[Stored data]
==========

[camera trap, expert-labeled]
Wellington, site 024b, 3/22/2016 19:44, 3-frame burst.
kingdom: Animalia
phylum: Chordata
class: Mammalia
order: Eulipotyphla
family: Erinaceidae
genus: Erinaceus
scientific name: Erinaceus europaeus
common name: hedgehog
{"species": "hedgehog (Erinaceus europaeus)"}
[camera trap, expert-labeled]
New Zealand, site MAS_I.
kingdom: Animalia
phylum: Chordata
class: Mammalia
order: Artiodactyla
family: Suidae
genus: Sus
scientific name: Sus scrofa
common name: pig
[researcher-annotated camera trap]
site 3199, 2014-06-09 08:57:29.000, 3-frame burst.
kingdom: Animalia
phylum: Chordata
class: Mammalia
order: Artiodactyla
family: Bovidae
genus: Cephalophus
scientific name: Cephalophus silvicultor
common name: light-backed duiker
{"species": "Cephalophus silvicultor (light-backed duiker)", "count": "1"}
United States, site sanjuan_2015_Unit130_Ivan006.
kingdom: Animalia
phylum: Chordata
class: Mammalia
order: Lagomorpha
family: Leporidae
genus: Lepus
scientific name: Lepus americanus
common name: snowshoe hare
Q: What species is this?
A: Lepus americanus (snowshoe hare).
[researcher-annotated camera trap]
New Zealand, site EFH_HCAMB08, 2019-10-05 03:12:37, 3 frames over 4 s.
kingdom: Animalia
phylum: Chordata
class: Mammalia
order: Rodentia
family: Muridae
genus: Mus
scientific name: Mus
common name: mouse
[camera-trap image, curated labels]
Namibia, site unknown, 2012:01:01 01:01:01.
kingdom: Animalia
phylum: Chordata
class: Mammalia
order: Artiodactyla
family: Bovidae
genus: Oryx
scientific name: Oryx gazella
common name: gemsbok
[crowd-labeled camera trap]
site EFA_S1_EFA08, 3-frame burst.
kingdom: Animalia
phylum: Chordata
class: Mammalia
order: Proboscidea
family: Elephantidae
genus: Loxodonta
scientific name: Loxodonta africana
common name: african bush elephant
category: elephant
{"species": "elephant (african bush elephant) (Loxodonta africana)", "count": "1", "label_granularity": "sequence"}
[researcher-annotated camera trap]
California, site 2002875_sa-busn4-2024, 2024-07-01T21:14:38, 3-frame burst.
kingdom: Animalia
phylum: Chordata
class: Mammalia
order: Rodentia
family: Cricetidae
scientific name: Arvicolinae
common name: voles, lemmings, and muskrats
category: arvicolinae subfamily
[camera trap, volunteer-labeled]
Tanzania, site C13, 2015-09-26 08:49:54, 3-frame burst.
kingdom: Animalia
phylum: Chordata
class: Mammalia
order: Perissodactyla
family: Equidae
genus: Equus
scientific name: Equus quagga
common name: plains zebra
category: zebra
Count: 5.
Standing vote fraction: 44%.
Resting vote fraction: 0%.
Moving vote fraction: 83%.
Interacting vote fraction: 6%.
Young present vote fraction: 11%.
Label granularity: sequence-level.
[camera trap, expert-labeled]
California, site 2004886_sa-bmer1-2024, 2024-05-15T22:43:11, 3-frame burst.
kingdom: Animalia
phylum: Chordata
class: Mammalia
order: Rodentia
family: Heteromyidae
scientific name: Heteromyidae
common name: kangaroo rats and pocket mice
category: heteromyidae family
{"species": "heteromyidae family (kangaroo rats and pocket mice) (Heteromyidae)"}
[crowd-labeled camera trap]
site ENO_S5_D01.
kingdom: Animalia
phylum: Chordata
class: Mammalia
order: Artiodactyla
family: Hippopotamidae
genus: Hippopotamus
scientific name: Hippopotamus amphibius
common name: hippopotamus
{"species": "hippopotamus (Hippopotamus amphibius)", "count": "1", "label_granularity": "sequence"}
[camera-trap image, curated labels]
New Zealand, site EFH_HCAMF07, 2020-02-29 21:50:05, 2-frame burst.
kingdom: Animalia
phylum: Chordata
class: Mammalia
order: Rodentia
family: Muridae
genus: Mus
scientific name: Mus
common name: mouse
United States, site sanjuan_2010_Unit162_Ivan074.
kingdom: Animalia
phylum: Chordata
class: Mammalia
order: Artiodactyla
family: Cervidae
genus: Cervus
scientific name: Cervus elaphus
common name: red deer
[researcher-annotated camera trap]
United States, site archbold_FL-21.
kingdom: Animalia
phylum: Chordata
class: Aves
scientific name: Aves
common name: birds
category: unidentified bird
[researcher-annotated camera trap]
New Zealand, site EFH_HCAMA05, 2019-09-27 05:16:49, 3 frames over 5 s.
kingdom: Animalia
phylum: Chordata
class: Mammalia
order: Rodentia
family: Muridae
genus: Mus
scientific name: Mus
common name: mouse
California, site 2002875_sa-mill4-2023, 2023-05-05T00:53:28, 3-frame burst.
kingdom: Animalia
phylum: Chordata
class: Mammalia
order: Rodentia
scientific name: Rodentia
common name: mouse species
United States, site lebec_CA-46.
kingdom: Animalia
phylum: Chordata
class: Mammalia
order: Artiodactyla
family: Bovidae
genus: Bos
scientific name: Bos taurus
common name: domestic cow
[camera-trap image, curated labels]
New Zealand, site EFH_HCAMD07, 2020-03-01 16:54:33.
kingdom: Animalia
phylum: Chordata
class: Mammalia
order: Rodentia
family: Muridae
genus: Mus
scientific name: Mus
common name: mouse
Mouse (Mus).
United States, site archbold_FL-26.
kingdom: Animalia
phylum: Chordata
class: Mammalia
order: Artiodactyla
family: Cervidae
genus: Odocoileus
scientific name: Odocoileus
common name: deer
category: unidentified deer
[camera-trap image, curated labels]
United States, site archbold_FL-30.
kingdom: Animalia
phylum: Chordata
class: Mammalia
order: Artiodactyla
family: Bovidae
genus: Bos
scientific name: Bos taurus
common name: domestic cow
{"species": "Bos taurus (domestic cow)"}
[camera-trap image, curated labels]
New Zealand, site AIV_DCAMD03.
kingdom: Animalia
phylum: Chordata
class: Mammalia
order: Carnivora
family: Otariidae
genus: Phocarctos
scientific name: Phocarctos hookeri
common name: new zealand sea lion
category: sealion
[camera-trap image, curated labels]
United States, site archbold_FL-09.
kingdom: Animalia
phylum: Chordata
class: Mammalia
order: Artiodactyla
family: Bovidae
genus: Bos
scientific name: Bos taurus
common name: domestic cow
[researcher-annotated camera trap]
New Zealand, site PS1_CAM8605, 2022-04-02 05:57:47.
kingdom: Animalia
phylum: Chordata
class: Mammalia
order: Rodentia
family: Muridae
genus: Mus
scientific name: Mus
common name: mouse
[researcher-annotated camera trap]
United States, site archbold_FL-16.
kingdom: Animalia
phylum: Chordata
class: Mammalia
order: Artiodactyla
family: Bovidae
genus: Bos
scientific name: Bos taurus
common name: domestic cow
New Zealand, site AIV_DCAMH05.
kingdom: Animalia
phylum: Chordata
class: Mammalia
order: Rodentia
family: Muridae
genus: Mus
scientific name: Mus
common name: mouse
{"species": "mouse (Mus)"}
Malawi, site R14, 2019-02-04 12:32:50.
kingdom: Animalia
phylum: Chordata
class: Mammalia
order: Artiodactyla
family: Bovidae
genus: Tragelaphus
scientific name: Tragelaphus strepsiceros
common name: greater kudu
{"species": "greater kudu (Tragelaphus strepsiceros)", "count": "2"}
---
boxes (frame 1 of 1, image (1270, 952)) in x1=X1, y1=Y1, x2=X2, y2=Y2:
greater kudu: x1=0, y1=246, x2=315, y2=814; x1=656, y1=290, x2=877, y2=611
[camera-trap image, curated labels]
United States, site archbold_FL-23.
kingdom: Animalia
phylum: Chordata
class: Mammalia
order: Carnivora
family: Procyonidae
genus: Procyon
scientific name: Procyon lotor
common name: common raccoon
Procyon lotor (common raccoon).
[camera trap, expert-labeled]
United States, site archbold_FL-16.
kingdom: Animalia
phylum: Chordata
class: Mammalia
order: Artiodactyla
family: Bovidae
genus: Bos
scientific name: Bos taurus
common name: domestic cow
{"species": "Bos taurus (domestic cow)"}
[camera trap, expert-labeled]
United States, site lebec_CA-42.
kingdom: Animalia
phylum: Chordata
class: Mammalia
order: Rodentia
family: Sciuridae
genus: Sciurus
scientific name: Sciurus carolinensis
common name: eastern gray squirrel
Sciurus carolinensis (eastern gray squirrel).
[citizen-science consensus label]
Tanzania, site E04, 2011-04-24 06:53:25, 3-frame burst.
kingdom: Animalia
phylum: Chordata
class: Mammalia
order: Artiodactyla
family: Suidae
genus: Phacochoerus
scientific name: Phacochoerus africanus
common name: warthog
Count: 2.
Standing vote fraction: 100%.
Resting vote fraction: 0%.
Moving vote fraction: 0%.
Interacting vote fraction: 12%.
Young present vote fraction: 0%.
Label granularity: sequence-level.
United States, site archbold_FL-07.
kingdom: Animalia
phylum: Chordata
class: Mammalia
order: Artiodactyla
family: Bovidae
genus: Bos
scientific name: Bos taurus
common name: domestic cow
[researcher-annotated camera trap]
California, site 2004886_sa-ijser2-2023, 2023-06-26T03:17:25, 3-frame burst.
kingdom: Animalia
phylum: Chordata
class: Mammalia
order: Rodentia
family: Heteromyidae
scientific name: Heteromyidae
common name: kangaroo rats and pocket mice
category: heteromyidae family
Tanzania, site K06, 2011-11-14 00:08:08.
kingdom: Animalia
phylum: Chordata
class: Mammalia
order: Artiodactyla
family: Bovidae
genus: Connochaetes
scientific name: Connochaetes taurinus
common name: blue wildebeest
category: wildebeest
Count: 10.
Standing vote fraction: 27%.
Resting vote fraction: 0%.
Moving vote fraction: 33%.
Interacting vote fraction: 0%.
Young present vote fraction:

==========

- _ACTIVITY_:
Reproduce the lines above, beginning at the line with "United States, site sanjuan_2015_Unit130_Ivan006." and stopping after the line with "[camera trap, volunteer-labeled]", exactly as they are.

- _RESULT OF THIS EXERCISE_:
United States, site sanjuan_2015_Unit130_Ivan006.
kingdom: Animalia
phylum: Chordata
class: Mammalia
order: Lagomorpha
family: Leporidae
genus: Lepus
scientific name: Lepus americanus
common name: snowshoe hare
Q: What species is this?
A: Lepus americanus (snowshoe hare).
[researcher-annotated camera trap]
New Zealand, site EFH_HCAMB08, 2019-10-05 03:12:37, 3 frames over 4 s.
kingdom: Animalia
phylum: Chordata
class: Mammalia
order: Rodentia
family: Muridae
genus: Mus
scientific name: Mus
common name: mouse
[camera-trap image, curated labels]
Namibia, site unknown, 2012:01:01 01:01:01.
kingdom: Animalia
phylum: Chordata
class: Mammalia
order: Artiodactyla
family: Bovidae
genus: Oryx
scientific name: Oryx gazella
common name: gemsbok
[crowd-labeled camera trap]
site EFA_S1_EFA08, 3-frame burst.
kingdom: Animalia
phylum: Chordata
class: Mammalia
order: Proboscidea
family: Elephantidae
genus: Loxodonta
scientific name: Loxodonta africana
common name: african bush elephant
category: elephant
{"species": "elephant (african bush elephant) (Loxodonta africana)", "count": "1", "label_granularity": "sequence"}
[researcher-annotated camera trap]
California, site 2002875_sa-busn4-2024, 2024-07-01T21:14:38, 3-frame burst.
kingdom: Animalia
phylum: Chordata
class: Mammalia
order: Rodentia
family: Cricetidae
scientific name: Arvicolinae
common name: voles, lemmings, and muskrats
category: arvicolinae subfamily
[camera trap, volunteer-labeled]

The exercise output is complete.